— Exercise passage —

For the previous four months, Kelly had been living at Project COPE, a women's substance abuse rehabilitation facility with a residential treatment program in Lynn, where she'd been struggling to beat a heroin habit. She had a young daughter, a four-year-old named Summer Love, and she was trying to clean up for her. At 1:30 p.m., Kelly took and passed a drug test in Lynn, then hopped the bus for a job interview in Marblehead arranged by Project COPE.

But Kelly had mistakenly gotten off in Swampscott. She walked under a railroad bridge, past the town's Victorian train depot, and about a half mile until she came to Hughes Insurance.

“I told her she was in the wrong town,” Hughes remembers. Kelly told him she'd get back to Lynn and do the job interview another day.

She walked out and was never heard from again.

It was 8:15 that night when Debbie Ford answered the telephone in her South Boston home. A Project COPE manager was calling to report that Kelly had never returned from the job interview. It's not uncommon for people in recovery to run away from such programs, Ford was told. But she knew her daughter. They spoke daily, she says, “even on her worst days.” She knew Kelly hadn't run away.

“I was hoping she relapsed, rather than think the worst,” Debbie says. “And I was so involved in the search, day and night, I didn't have time to think about the worst.”

Plastering missing person signs on buses, trains, and Mass Pike toll booths, Debbie Ford held out hope that someone might have seen something and would come forward. That someone turned out to be Jim Hughes, who called police after seeing a poster with Kelly's photograph and description.

Beyond that, Debbie heard nothing about her daughter's whereabouts until October 30, two months after she went missing. A police detective on Cape Cod phoned for a description of the tattoo, the Chinese character for love, that was inked on Kelly's lower back, and identically on each of her parents' backs. The description was enough for the detective to travel from the Cape to Southie.

— Problem description —
In the passage about Kelly, what tattoo was inked on her lower back? Please answer briefly. The rows come from a separate source, unrelated to the passage about Kelly.

— Items stored from a collection —
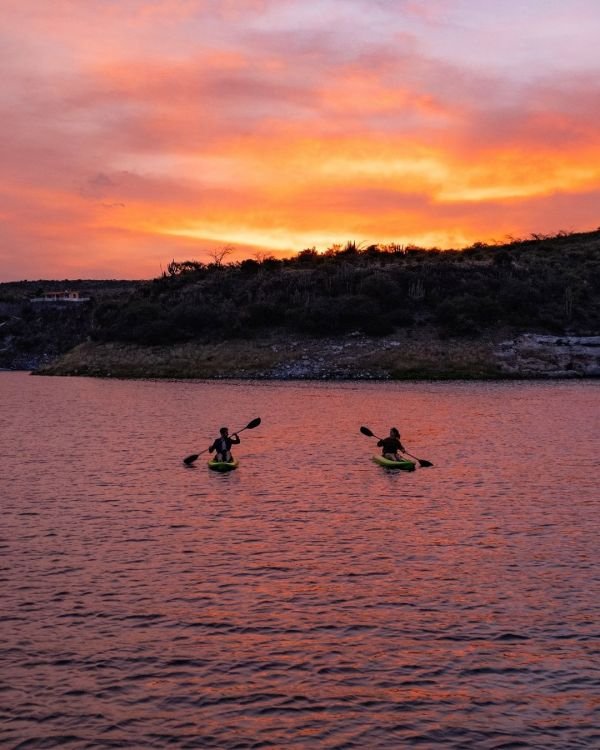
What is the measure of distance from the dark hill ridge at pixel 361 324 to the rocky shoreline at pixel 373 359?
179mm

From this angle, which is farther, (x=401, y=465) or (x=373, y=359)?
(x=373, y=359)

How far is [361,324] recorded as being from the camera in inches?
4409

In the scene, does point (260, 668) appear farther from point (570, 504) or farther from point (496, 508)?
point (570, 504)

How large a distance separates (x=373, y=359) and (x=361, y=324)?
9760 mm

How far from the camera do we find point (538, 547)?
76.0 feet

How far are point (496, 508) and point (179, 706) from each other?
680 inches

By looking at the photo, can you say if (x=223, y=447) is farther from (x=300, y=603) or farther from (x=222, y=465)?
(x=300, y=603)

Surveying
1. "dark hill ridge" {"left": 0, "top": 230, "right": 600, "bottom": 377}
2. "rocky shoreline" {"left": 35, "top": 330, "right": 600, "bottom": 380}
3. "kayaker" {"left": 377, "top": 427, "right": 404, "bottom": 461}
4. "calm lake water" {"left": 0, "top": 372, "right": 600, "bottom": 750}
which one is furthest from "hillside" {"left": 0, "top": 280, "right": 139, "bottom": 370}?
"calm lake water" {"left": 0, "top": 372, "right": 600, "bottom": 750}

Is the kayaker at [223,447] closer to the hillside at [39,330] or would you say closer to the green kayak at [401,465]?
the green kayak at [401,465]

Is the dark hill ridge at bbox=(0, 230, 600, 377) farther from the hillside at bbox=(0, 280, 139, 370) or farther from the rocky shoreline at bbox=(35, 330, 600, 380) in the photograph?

---

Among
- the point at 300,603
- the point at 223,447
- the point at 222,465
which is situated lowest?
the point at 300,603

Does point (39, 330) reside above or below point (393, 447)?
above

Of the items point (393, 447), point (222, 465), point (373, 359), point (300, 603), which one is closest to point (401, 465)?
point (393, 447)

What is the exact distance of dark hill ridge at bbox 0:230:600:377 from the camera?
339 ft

— Response box —
The Chinese character for love.